One Saturday morning in the first fall Philip was with us I came late to pick in the Jonathan row, late because I was playing Penelope Sycamore in You Can’t Take It with You. Philip was in charge of the weekend crew, two older women from town and a retired science teacher. I’d slipped on my picking bag and was up a ladder before he saw me. “Mary Frances!” he called out. “Welcome! Glad you’re here.”
I had never flipped anyone the bird but right then I could completely understand the impulse. He then had the gall to say, “Great performance last night.”
Philip had come to my play? As if he was an uncle or teacher or friend? My parents and William had seen it the previous weekend, no one saying the Seattle visitor would be in the audience.
He said, “You played her with just the right edge of daffiness. Not crazy, not over the top, but sweetly daffy.” He apparently was an authority on everything. “Congrats.”

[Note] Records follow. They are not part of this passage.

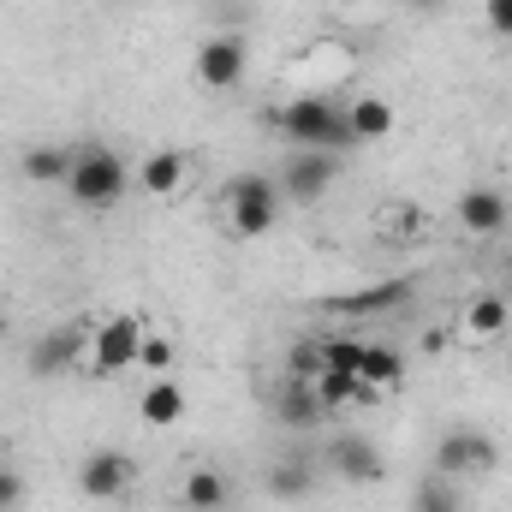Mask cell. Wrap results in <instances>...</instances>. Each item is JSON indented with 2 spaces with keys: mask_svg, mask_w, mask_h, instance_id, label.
I'll use <instances>...</instances> for the list:
<instances>
[{
  "mask_svg": "<svg viewBox=\"0 0 512 512\" xmlns=\"http://www.w3.org/2000/svg\"><path fill=\"white\" fill-rule=\"evenodd\" d=\"M274 120H280V131H286L298 149H316V155H346V149L358 143L346 108L328 102V96H298V102H286Z\"/></svg>",
  "mask_w": 512,
  "mask_h": 512,
  "instance_id": "cell-1",
  "label": "cell"
},
{
  "mask_svg": "<svg viewBox=\"0 0 512 512\" xmlns=\"http://www.w3.org/2000/svg\"><path fill=\"white\" fill-rule=\"evenodd\" d=\"M131 185L126 161L114 155V149H102V143H90V149H72V167H66V191H72V203H84V209H108V203H120Z\"/></svg>",
  "mask_w": 512,
  "mask_h": 512,
  "instance_id": "cell-2",
  "label": "cell"
},
{
  "mask_svg": "<svg viewBox=\"0 0 512 512\" xmlns=\"http://www.w3.org/2000/svg\"><path fill=\"white\" fill-rule=\"evenodd\" d=\"M221 209H227V227H233L239 239H262V233L280 221V185L262 179V173H245V179L227 185Z\"/></svg>",
  "mask_w": 512,
  "mask_h": 512,
  "instance_id": "cell-3",
  "label": "cell"
},
{
  "mask_svg": "<svg viewBox=\"0 0 512 512\" xmlns=\"http://www.w3.org/2000/svg\"><path fill=\"white\" fill-rule=\"evenodd\" d=\"M90 370L96 376H120V370H131L137 364V352H143V322L137 316H108L96 334H90Z\"/></svg>",
  "mask_w": 512,
  "mask_h": 512,
  "instance_id": "cell-4",
  "label": "cell"
},
{
  "mask_svg": "<svg viewBox=\"0 0 512 512\" xmlns=\"http://www.w3.org/2000/svg\"><path fill=\"white\" fill-rule=\"evenodd\" d=\"M495 459H501V447H495V435H483V429H447L441 435V447H435V471L453 483V477H471V471H495Z\"/></svg>",
  "mask_w": 512,
  "mask_h": 512,
  "instance_id": "cell-5",
  "label": "cell"
},
{
  "mask_svg": "<svg viewBox=\"0 0 512 512\" xmlns=\"http://www.w3.org/2000/svg\"><path fill=\"white\" fill-rule=\"evenodd\" d=\"M340 179V155H316V149H298V161H286V179H280V197L292 203H322Z\"/></svg>",
  "mask_w": 512,
  "mask_h": 512,
  "instance_id": "cell-6",
  "label": "cell"
},
{
  "mask_svg": "<svg viewBox=\"0 0 512 512\" xmlns=\"http://www.w3.org/2000/svg\"><path fill=\"white\" fill-rule=\"evenodd\" d=\"M131 483H137V465H131V453H120V447H96L84 459V471H78V489L90 501H120Z\"/></svg>",
  "mask_w": 512,
  "mask_h": 512,
  "instance_id": "cell-7",
  "label": "cell"
},
{
  "mask_svg": "<svg viewBox=\"0 0 512 512\" xmlns=\"http://www.w3.org/2000/svg\"><path fill=\"white\" fill-rule=\"evenodd\" d=\"M245 60H251L245 36H209V42L197 48V84H203V90H233V84L245 78Z\"/></svg>",
  "mask_w": 512,
  "mask_h": 512,
  "instance_id": "cell-8",
  "label": "cell"
},
{
  "mask_svg": "<svg viewBox=\"0 0 512 512\" xmlns=\"http://www.w3.org/2000/svg\"><path fill=\"white\" fill-rule=\"evenodd\" d=\"M453 215H459V227H465V233L495 239V233L507 227V197H501L495 185H471V191L453 203Z\"/></svg>",
  "mask_w": 512,
  "mask_h": 512,
  "instance_id": "cell-9",
  "label": "cell"
},
{
  "mask_svg": "<svg viewBox=\"0 0 512 512\" xmlns=\"http://www.w3.org/2000/svg\"><path fill=\"white\" fill-rule=\"evenodd\" d=\"M411 286H417V280H376V286H358V292H334V298H322V310H334V316H376V310H387V304H405Z\"/></svg>",
  "mask_w": 512,
  "mask_h": 512,
  "instance_id": "cell-10",
  "label": "cell"
},
{
  "mask_svg": "<svg viewBox=\"0 0 512 512\" xmlns=\"http://www.w3.org/2000/svg\"><path fill=\"white\" fill-rule=\"evenodd\" d=\"M334 471L346 477V483H382V453H376V441L370 435H340L334 441Z\"/></svg>",
  "mask_w": 512,
  "mask_h": 512,
  "instance_id": "cell-11",
  "label": "cell"
},
{
  "mask_svg": "<svg viewBox=\"0 0 512 512\" xmlns=\"http://www.w3.org/2000/svg\"><path fill=\"white\" fill-rule=\"evenodd\" d=\"M185 179H191V161H185L179 149H155V155L137 167V185H143L149 197H179Z\"/></svg>",
  "mask_w": 512,
  "mask_h": 512,
  "instance_id": "cell-12",
  "label": "cell"
},
{
  "mask_svg": "<svg viewBox=\"0 0 512 512\" xmlns=\"http://www.w3.org/2000/svg\"><path fill=\"white\" fill-rule=\"evenodd\" d=\"M346 120H352V137H358V143H382V137H393V126H399V114H393L387 96H352V102H346Z\"/></svg>",
  "mask_w": 512,
  "mask_h": 512,
  "instance_id": "cell-13",
  "label": "cell"
},
{
  "mask_svg": "<svg viewBox=\"0 0 512 512\" xmlns=\"http://www.w3.org/2000/svg\"><path fill=\"white\" fill-rule=\"evenodd\" d=\"M137 411H143V423H149V429H173V423L185 417V387L173 382V376H155V382L143 387Z\"/></svg>",
  "mask_w": 512,
  "mask_h": 512,
  "instance_id": "cell-14",
  "label": "cell"
},
{
  "mask_svg": "<svg viewBox=\"0 0 512 512\" xmlns=\"http://www.w3.org/2000/svg\"><path fill=\"white\" fill-rule=\"evenodd\" d=\"M227 495H233V483H227V471H215V465H197V471L185 477V489H179V501L191 512H221Z\"/></svg>",
  "mask_w": 512,
  "mask_h": 512,
  "instance_id": "cell-15",
  "label": "cell"
},
{
  "mask_svg": "<svg viewBox=\"0 0 512 512\" xmlns=\"http://www.w3.org/2000/svg\"><path fill=\"white\" fill-rule=\"evenodd\" d=\"M507 322H512V310H507V298H495V292H483V298H471V304H465V334H471L477 346L501 340V334H507Z\"/></svg>",
  "mask_w": 512,
  "mask_h": 512,
  "instance_id": "cell-16",
  "label": "cell"
},
{
  "mask_svg": "<svg viewBox=\"0 0 512 512\" xmlns=\"http://www.w3.org/2000/svg\"><path fill=\"white\" fill-rule=\"evenodd\" d=\"M274 411H280V423H286V429H310V423H316V417H322L328 405L316 399V387L304 382V376H292V382L280 387V399H274Z\"/></svg>",
  "mask_w": 512,
  "mask_h": 512,
  "instance_id": "cell-17",
  "label": "cell"
},
{
  "mask_svg": "<svg viewBox=\"0 0 512 512\" xmlns=\"http://www.w3.org/2000/svg\"><path fill=\"white\" fill-rule=\"evenodd\" d=\"M310 387H316V399H322L328 411H334V405H376L370 382H364V376H346V370H316Z\"/></svg>",
  "mask_w": 512,
  "mask_h": 512,
  "instance_id": "cell-18",
  "label": "cell"
},
{
  "mask_svg": "<svg viewBox=\"0 0 512 512\" xmlns=\"http://www.w3.org/2000/svg\"><path fill=\"white\" fill-rule=\"evenodd\" d=\"M66 167H72V155L54 149V143H36V149H24V161H18V173L36 179V185H66Z\"/></svg>",
  "mask_w": 512,
  "mask_h": 512,
  "instance_id": "cell-19",
  "label": "cell"
},
{
  "mask_svg": "<svg viewBox=\"0 0 512 512\" xmlns=\"http://www.w3.org/2000/svg\"><path fill=\"white\" fill-rule=\"evenodd\" d=\"M364 382H370V393H387V387L405 382V358L393 352V346H370L364 352V370H358Z\"/></svg>",
  "mask_w": 512,
  "mask_h": 512,
  "instance_id": "cell-20",
  "label": "cell"
},
{
  "mask_svg": "<svg viewBox=\"0 0 512 512\" xmlns=\"http://www.w3.org/2000/svg\"><path fill=\"white\" fill-rule=\"evenodd\" d=\"M310 483H316V477H310L304 459H280V465L268 471V495H274V501H304Z\"/></svg>",
  "mask_w": 512,
  "mask_h": 512,
  "instance_id": "cell-21",
  "label": "cell"
},
{
  "mask_svg": "<svg viewBox=\"0 0 512 512\" xmlns=\"http://www.w3.org/2000/svg\"><path fill=\"white\" fill-rule=\"evenodd\" d=\"M310 352H316L322 370H346V376H358L370 346H358V340H322V346H310Z\"/></svg>",
  "mask_w": 512,
  "mask_h": 512,
  "instance_id": "cell-22",
  "label": "cell"
},
{
  "mask_svg": "<svg viewBox=\"0 0 512 512\" xmlns=\"http://www.w3.org/2000/svg\"><path fill=\"white\" fill-rule=\"evenodd\" d=\"M411 512H465L459 507V495H453V483H441V477H429L417 495H411Z\"/></svg>",
  "mask_w": 512,
  "mask_h": 512,
  "instance_id": "cell-23",
  "label": "cell"
},
{
  "mask_svg": "<svg viewBox=\"0 0 512 512\" xmlns=\"http://www.w3.org/2000/svg\"><path fill=\"white\" fill-rule=\"evenodd\" d=\"M84 346H90V340H78L72 328H66V334H48V340H42V358H36V370H60V364H66V358H78Z\"/></svg>",
  "mask_w": 512,
  "mask_h": 512,
  "instance_id": "cell-24",
  "label": "cell"
},
{
  "mask_svg": "<svg viewBox=\"0 0 512 512\" xmlns=\"http://www.w3.org/2000/svg\"><path fill=\"white\" fill-rule=\"evenodd\" d=\"M137 364H143L149 376H167V370H173V340H167V334H143V352H137Z\"/></svg>",
  "mask_w": 512,
  "mask_h": 512,
  "instance_id": "cell-25",
  "label": "cell"
},
{
  "mask_svg": "<svg viewBox=\"0 0 512 512\" xmlns=\"http://www.w3.org/2000/svg\"><path fill=\"white\" fill-rule=\"evenodd\" d=\"M423 221H429V215H423L417 203H393V215H387L382 227L393 233V239H411V233H423Z\"/></svg>",
  "mask_w": 512,
  "mask_h": 512,
  "instance_id": "cell-26",
  "label": "cell"
},
{
  "mask_svg": "<svg viewBox=\"0 0 512 512\" xmlns=\"http://www.w3.org/2000/svg\"><path fill=\"white\" fill-rule=\"evenodd\" d=\"M483 12H489V30L512 42V0H483Z\"/></svg>",
  "mask_w": 512,
  "mask_h": 512,
  "instance_id": "cell-27",
  "label": "cell"
},
{
  "mask_svg": "<svg viewBox=\"0 0 512 512\" xmlns=\"http://www.w3.org/2000/svg\"><path fill=\"white\" fill-rule=\"evenodd\" d=\"M18 501H24V477L18 471H0V512H12Z\"/></svg>",
  "mask_w": 512,
  "mask_h": 512,
  "instance_id": "cell-28",
  "label": "cell"
},
{
  "mask_svg": "<svg viewBox=\"0 0 512 512\" xmlns=\"http://www.w3.org/2000/svg\"><path fill=\"white\" fill-rule=\"evenodd\" d=\"M364 6H399V0H364Z\"/></svg>",
  "mask_w": 512,
  "mask_h": 512,
  "instance_id": "cell-29",
  "label": "cell"
},
{
  "mask_svg": "<svg viewBox=\"0 0 512 512\" xmlns=\"http://www.w3.org/2000/svg\"><path fill=\"white\" fill-rule=\"evenodd\" d=\"M0 340H6V316H0Z\"/></svg>",
  "mask_w": 512,
  "mask_h": 512,
  "instance_id": "cell-30",
  "label": "cell"
}]
</instances>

How could I not say Thank you? I had to thank him. He’d forced me to.
Even though I had a natural dislike for him, as I said, it was sometimes, however, hard to maintain an unequivocal feeling about him. It seemed that you could assume one thing about his character but two seconds later consider the exact opposite, and adding to the puzzlement, you might be correct on both counts. One time, for example, my father was trying to corral the lambs in order to castrate them. He went dashing toward a big fellow but missed his mark and was falling, falling, possibly going to smash his head on the shed wall if Philip wasn’t by his side, the annoying presence, who before my father cracked his brow somehow righted him and also at the same time scooped up the lamb.
“Philip!” my father exclaimed. “Whew! Thanks!”